The paintings were massive, tarry things. Finding an angle to get a view was impossible in the milling crowd. I wasn’t interested in the paintings, anyway. Lou Reed was there, and Laurie Anderson. Chuck Close in his wheelchair, wearing a patterned kufi and bright blue eyeglasses. I never saw Bowie.
I did spot someone I knew. Julian Schnabel’s nephew was from my town, was my age. He stood by himself, as I did, and though it had been years, and we hadn’t been friendly, I was desperate to appear connected to someone there. He was tall and looked down at me. A mole on the tip of his nose made an awkward focal point. We went to Hebrew school together, I said, conscious of the lameness of the words as I spoke them. I could see that he didn’t recognize me, or didn’t care.
I mentioned the job I’d done for his uncle, the bathtubs, how I wondered if they’d show up someday in the work. Oh those, the nephew said. Those weren’t for Julian, they were for my dad. He was going to refurbish them, you know, for the upscale market. Tribeca lofts, condos, that sort of thing.
All around us, luminaries drank wine out of stemmed glasses. The nephew dissolved into the richly textured crowd, leaving me as alone as I’d ever been. I felt like a timid animal, squirming its way through the crowd, begging pardon. At the front door I looked back, hoping for someone or something to catch my eye, for an entreaty to stay, an invitation to belong. But there was only the cursory nod of a staffer at the desk from behind a pile of catalogs. I went out onto the street and walked toward Houston, where I would turn left, headed west toward the river, toward New Jersey, where I’d been born, where I’d soon return. In Jersey, I’d sit inside a windowless office in an industrial park, making things nobody would ever call art. But there, also, I’d meet a woman who would tell me, If you want to write, write. With her I would continue west, to the middle of the country to study, to work at a university, to buy a pretty little brick house, to raise a daughter.

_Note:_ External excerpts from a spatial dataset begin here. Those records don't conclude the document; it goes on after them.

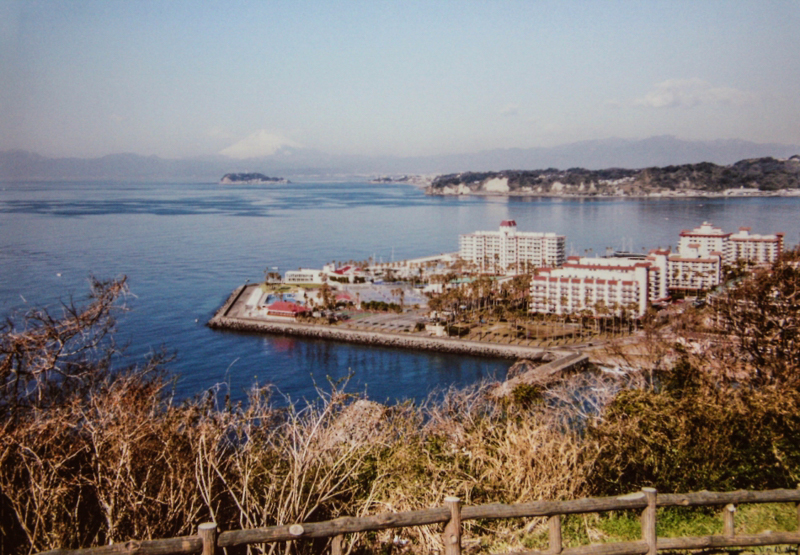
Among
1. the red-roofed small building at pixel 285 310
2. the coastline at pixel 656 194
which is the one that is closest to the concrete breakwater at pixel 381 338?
the red-roofed small building at pixel 285 310

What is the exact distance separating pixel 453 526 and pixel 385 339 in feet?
27.3

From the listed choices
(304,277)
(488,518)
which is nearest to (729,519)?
(488,518)

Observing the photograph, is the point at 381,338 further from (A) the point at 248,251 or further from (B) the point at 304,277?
(A) the point at 248,251

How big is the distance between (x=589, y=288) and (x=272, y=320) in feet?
16.4

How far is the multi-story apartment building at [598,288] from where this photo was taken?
10.2m

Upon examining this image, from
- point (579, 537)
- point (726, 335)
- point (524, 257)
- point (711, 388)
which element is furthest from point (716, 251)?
point (579, 537)

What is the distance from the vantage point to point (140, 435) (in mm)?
1352

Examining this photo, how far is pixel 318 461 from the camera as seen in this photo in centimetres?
149

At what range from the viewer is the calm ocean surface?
7.78 meters

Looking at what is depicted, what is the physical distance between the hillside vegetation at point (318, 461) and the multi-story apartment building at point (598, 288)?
8077 millimetres

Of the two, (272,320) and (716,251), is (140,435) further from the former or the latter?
(716,251)

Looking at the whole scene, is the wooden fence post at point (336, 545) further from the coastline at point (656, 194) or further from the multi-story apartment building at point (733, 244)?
the coastline at point (656, 194)

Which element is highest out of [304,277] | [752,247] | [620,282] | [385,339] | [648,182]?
[648,182]

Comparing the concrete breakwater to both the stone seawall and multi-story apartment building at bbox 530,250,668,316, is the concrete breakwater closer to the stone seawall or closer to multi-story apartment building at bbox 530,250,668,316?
the stone seawall
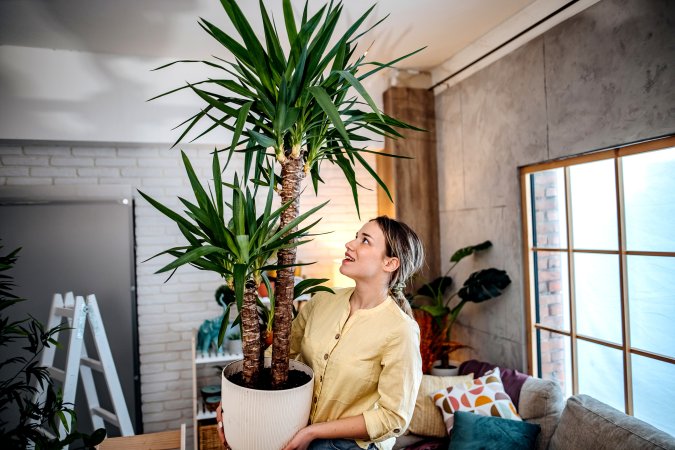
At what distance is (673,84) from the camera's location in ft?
6.49

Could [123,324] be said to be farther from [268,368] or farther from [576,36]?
[576,36]

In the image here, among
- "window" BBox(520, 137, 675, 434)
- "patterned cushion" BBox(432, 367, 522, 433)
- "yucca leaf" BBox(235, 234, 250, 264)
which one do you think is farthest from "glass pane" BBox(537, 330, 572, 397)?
"yucca leaf" BBox(235, 234, 250, 264)

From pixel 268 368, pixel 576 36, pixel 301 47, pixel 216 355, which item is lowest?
pixel 216 355

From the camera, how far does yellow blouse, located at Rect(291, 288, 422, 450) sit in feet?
4.44

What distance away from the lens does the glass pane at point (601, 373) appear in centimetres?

Back on Greene Street, I didn’t know any of this. Every step I took away from the opening that night seemed to resound with what would turn out to be true—I wasn’t a painter. I would never be one. A supermodel, one I’d recognized, burst from the gallery and ran past me up the sidewalk, her heels hitting the cement with a mineral tick, a rose between her teeth muffling her laughter. A short bald man hastened in pursuit, his beautiful shoes never meant for running, calling out a name everyone knew.